I’m home now, typing this while being mostly silent in a discord call with my friends. I don’t know if I’m hiding or surviving. I know this is not as good a thing as I wanted to write. I don’t know if I will ever let anyone else read this, or why they would want to, or what they would gain from it. I just know that as much as I feel like a fraud who copies the style of others, I know that I do not have the gift of memory possessed by the current writer I would be accused of copying if I let any of my friends read this. Maybe I’m just borrowing his style in hope I borrow the ability to remember all these details.

“Maybe they’ll give meaning to a plot one day.” is the god-awful sentence I typed next.

=====

It is now November 30th.

On November 12th I finally watched the film adaptation of "V for Vendetta". I watched it in a hurry, trying to squeeze it in before an important appointment I had before lunch. I had bought a DVD version a couple days prior but opted to watch it digitally instead, I feared the screech of my CRT.

I had been pleasantly surprised when I found the DVD on the shelf. It had somehow gotten into my head, perhaps the color palette or the concept of a dark comic character, that this was a Zach Snyder film. My brain lit up when I saw the Wachowskis listed instead. I could not think of better people to adapt this comic. I've found that many of the things my Dad did not enjoy or did not opt to show me have been because they do not line up with his personal beliefs. Naturally I've loved all of those so far.

Sadly, "V for Vendetta" did not live up to the vision of the film that spontaneously popped into my head upon reading the word Wachowski. This film pulls almost every punch. It waters down characters and motivations: it removes themes of drug use and sexual abuse, it takes away the agency of every supporting character, it keeps the film away from any of the story's original historical context. Re-ordering scenes for the sake of movie pacing is necessary but it does so with wild abandon. It is the big slop Hollywood loves.

This is a film by people who's extremely personal queer project had blown up to massive proportions. The public wanted Matrix sequels and franchising of the standard Hollywood variety and the Wachowskis did not waver in their vision. The people with money knew that The Matrix could have been the next Star Wars and the Wachowskis did not allow it to be.

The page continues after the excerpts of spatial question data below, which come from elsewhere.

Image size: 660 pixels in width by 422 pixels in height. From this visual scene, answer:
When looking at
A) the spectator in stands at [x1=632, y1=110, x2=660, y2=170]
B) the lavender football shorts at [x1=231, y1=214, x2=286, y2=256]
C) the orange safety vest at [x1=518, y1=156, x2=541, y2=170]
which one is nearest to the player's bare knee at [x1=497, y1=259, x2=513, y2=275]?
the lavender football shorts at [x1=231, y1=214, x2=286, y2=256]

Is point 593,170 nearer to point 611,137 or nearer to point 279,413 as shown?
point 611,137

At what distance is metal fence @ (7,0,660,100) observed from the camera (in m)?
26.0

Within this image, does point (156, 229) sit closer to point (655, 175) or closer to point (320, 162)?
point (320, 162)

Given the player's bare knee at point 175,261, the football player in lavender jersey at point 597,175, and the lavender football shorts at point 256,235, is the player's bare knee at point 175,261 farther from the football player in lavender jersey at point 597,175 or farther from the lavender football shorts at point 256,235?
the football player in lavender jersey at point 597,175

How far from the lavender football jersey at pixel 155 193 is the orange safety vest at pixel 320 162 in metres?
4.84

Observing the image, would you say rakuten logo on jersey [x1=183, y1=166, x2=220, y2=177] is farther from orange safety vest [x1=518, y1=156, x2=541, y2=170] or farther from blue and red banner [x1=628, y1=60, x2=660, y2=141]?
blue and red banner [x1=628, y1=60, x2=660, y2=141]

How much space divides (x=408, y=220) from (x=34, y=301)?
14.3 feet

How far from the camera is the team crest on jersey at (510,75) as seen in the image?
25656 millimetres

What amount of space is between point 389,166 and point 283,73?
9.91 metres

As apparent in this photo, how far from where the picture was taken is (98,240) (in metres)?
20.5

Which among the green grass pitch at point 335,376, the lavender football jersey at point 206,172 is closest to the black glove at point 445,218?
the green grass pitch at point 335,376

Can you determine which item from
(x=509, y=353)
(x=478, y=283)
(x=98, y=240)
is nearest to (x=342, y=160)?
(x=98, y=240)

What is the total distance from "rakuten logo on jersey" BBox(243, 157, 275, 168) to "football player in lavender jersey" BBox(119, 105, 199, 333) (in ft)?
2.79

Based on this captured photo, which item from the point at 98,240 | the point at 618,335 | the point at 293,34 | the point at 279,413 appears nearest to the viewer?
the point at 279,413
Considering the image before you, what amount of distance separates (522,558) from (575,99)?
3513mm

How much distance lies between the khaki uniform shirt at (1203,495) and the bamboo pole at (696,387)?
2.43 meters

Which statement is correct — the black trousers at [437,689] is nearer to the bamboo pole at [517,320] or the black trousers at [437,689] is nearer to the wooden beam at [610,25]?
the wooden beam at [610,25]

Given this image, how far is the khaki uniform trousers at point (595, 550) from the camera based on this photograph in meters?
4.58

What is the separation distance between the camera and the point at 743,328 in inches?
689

They were under pressure to create something mainstream again, and they were still deep in the closet.

So what did they do?

They made this film 15 minutes long.

"V for Vendetta", as directed by the Wachowskis, is the sequence consisting of Evey's imprisonment, torture, and release. It is untouched as it is from the comic. It is a shortfilm of raw queer emotion. It is an echo that reverberates from the 80s British Thatcherism it was birthed in by Alan Moore, to the 2000s Bush-era the Wachowskis fought to mass-broadcast it in, to November 5th 2024 as Trump was re-elected and I was quivering in the toilet stall at work, without losing an iota of resonance.

It lays there, between the watered down adaptation, between the storybeats with their sharp edges sanded, between the kind of flavorless dystopian fiction they feed us to make us feel like we're being naughty when we're not and the big explosions that do nothing but set off primal dopamine responses, between the removal of the stories' main theme of individual action (replaced with the common group uprising plot you'd see in The Hunger Games or Star Wars that is usually a type of Imperialism masquerading as Anarchy) and an honest to god bullet-time sequence that no doubt some exec said HAD to be in a movie with Wachowski in the credits.

Two hours of runtime exist to fool the Hollywood execs. Fifteen minutes belong to us.

I thought of none of these things the day I watched the film on November 12th. I watched it, I shut off my monitor, and I went to tour an apartment I will soon be moving into with my girlfriend. We are alive and we will soon be together.